**Directions for this task**
Copy the data below word for word, from the line with "Mask every instance" up to and including the line with "434L26 476L37 510L130". Leave the pictures out of your answer.

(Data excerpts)
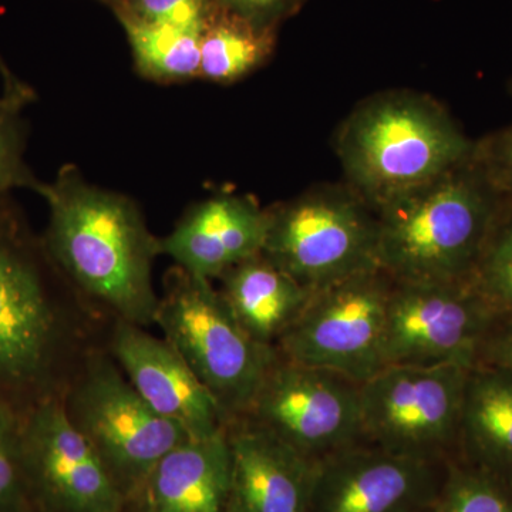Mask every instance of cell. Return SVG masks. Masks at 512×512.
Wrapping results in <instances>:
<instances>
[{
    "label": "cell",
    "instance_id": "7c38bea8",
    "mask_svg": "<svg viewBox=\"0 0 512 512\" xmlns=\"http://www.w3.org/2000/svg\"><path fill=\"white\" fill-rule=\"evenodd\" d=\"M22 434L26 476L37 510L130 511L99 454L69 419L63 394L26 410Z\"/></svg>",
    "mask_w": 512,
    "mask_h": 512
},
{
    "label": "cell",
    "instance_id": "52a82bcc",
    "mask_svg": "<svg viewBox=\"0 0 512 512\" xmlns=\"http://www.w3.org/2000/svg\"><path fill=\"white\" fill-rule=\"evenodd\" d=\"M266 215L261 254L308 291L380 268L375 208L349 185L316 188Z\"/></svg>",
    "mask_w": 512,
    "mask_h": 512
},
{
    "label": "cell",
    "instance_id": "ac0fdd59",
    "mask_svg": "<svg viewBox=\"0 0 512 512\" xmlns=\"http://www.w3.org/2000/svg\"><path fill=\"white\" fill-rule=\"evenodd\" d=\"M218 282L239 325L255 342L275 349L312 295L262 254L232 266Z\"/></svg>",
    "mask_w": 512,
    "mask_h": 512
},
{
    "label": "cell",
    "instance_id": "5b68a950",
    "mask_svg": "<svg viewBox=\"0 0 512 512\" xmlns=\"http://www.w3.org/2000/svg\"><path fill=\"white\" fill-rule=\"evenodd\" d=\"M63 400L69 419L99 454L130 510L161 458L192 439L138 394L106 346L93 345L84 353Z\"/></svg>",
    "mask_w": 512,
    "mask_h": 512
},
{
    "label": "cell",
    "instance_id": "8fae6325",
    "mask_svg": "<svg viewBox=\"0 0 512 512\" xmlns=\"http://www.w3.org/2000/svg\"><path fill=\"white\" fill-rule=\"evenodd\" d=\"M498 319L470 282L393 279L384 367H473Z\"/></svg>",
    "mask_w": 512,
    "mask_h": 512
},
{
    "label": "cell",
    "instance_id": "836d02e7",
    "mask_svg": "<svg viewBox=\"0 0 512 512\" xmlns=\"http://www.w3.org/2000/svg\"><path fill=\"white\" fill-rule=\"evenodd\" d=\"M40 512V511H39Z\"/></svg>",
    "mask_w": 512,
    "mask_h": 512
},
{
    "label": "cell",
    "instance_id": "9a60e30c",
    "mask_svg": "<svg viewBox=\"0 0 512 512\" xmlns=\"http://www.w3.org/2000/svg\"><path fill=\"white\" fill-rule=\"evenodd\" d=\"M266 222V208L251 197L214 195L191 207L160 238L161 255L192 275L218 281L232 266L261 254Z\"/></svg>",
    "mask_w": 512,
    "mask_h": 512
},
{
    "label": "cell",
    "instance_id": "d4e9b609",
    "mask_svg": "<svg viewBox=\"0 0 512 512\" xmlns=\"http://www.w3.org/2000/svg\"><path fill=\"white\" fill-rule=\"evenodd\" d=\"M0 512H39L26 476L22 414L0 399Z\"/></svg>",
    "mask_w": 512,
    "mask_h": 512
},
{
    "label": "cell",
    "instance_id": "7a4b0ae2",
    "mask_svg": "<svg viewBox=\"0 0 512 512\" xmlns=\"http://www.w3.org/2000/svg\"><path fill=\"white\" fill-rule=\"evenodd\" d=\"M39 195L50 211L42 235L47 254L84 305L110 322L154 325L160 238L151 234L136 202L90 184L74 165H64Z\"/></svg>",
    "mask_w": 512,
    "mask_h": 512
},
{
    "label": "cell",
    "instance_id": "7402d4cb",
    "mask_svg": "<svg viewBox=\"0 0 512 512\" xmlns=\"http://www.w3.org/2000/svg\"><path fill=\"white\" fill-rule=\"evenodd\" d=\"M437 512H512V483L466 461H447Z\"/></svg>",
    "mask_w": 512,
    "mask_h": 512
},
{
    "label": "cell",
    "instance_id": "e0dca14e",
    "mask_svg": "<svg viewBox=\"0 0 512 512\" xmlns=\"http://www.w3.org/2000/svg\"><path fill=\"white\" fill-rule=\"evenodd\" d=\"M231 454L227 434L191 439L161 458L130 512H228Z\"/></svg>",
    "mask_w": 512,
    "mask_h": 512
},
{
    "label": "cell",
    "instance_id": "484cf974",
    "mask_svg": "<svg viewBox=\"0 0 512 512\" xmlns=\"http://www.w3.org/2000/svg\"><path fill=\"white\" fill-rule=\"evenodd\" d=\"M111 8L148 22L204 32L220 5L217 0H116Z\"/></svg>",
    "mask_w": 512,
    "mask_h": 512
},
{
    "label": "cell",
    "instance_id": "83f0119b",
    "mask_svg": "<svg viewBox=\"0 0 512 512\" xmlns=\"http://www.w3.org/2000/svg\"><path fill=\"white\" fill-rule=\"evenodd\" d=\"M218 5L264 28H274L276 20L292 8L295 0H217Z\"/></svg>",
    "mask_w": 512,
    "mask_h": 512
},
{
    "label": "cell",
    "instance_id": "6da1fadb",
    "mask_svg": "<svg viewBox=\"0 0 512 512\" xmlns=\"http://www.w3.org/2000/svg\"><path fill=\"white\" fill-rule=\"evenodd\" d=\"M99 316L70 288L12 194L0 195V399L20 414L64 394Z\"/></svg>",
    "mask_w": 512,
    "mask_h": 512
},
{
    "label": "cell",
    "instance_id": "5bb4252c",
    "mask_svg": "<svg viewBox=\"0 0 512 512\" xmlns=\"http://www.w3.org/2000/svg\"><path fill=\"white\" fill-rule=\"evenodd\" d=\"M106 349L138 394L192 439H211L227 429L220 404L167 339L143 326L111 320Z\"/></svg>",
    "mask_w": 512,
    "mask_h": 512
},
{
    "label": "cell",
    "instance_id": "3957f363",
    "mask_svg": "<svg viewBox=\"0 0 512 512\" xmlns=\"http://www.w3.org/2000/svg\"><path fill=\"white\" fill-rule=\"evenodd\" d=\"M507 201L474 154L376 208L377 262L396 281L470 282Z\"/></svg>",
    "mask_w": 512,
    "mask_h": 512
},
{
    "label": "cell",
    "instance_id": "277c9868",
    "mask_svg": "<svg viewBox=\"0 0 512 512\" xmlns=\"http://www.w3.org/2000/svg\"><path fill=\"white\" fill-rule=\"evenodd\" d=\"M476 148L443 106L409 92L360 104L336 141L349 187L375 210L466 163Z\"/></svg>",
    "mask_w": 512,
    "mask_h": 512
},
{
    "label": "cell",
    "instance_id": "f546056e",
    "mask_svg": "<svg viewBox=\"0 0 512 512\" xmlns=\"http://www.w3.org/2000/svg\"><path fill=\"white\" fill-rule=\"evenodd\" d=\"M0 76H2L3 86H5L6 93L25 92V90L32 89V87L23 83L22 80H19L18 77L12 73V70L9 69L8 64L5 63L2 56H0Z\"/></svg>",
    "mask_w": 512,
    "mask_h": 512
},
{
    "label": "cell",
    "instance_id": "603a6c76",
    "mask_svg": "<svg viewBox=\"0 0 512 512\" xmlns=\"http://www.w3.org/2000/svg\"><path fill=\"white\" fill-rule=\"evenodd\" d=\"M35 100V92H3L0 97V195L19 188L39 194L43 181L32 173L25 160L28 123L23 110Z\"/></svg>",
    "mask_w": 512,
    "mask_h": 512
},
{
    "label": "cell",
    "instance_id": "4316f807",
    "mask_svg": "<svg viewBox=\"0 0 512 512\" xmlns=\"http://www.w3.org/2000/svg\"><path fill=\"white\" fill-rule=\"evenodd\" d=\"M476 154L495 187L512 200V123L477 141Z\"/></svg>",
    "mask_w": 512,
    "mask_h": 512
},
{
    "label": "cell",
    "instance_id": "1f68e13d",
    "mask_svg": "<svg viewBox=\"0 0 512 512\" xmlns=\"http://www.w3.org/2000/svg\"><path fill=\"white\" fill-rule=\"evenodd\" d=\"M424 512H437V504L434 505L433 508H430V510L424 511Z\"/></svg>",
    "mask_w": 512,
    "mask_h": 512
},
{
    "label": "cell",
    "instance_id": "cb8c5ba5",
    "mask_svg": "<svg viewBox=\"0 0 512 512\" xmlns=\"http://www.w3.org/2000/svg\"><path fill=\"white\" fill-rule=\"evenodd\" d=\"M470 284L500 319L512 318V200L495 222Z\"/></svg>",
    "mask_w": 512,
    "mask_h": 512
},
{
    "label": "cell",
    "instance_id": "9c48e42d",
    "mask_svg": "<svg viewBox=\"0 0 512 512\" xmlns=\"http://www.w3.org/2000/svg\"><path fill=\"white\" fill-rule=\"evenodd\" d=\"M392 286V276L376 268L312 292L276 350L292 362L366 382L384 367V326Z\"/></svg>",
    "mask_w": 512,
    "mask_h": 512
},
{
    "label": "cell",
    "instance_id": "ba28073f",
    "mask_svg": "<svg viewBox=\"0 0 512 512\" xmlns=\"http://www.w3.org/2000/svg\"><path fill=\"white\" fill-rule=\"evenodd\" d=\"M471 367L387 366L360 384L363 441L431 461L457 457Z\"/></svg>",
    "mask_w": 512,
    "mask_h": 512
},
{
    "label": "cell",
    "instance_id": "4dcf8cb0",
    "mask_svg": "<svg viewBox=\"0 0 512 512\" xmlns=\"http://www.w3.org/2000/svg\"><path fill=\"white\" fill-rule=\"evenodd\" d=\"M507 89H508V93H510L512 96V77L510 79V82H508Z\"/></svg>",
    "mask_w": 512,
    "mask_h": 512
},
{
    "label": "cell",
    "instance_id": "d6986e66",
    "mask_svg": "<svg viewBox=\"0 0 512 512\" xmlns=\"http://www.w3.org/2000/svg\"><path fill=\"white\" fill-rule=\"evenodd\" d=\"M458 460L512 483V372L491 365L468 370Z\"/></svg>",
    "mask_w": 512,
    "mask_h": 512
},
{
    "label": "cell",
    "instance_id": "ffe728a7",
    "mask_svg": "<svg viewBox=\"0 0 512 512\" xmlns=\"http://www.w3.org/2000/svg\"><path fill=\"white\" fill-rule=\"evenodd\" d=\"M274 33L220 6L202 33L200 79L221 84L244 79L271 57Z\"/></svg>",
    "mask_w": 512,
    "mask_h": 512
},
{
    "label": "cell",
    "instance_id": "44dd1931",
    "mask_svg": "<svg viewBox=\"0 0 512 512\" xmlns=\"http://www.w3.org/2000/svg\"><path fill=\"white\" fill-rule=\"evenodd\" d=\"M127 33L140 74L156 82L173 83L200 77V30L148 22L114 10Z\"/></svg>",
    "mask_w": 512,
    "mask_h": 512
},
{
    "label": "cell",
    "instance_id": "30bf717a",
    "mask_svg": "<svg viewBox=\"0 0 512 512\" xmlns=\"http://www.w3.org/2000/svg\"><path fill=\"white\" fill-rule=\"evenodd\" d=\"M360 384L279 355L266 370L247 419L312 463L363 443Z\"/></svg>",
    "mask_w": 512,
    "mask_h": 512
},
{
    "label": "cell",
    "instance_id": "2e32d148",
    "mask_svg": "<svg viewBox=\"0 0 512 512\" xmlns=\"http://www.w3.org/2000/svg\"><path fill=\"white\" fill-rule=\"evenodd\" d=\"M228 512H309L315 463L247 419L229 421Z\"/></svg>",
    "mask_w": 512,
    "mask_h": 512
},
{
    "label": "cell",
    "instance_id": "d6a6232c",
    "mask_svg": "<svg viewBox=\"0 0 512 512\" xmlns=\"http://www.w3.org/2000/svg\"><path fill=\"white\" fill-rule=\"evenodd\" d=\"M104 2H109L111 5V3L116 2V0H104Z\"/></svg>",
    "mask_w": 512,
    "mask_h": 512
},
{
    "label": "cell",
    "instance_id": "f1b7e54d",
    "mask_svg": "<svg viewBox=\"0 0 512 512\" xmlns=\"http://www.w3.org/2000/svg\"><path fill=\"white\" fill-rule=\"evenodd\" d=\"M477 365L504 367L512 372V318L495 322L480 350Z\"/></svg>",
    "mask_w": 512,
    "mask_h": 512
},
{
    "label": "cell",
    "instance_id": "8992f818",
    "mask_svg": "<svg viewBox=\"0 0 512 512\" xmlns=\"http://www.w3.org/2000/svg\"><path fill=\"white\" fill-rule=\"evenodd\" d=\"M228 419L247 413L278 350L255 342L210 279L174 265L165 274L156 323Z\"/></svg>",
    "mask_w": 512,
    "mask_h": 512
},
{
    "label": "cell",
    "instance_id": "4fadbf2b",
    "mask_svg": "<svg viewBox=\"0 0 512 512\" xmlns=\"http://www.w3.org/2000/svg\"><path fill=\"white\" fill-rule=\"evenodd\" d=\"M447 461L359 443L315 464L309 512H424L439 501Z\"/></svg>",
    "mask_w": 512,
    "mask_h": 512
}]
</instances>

==

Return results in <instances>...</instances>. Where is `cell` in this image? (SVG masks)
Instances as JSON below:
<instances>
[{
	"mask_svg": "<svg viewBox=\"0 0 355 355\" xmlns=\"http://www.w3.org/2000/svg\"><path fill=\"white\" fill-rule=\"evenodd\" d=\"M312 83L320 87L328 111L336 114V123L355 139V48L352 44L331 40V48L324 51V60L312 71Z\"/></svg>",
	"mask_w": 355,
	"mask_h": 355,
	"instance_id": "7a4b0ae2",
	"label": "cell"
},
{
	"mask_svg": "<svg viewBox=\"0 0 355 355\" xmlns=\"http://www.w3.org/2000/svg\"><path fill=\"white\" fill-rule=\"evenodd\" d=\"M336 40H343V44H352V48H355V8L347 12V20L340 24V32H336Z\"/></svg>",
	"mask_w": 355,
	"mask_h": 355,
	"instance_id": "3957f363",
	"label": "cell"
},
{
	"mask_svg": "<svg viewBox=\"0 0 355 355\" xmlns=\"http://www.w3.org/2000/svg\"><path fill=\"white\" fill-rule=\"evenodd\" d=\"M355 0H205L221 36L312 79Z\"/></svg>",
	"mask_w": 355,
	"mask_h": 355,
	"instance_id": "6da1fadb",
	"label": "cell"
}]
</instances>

**Reply to the exercise**
Mask every instance of cell. Return SVG masks. Masks at 512×512.
Wrapping results in <instances>:
<instances>
[{
    "label": "cell",
    "instance_id": "7c38bea8",
    "mask_svg": "<svg viewBox=\"0 0 512 512\" xmlns=\"http://www.w3.org/2000/svg\"><path fill=\"white\" fill-rule=\"evenodd\" d=\"M22 434L26 476L37 510L130 511L99 454L69 419L63 394L26 410Z\"/></svg>",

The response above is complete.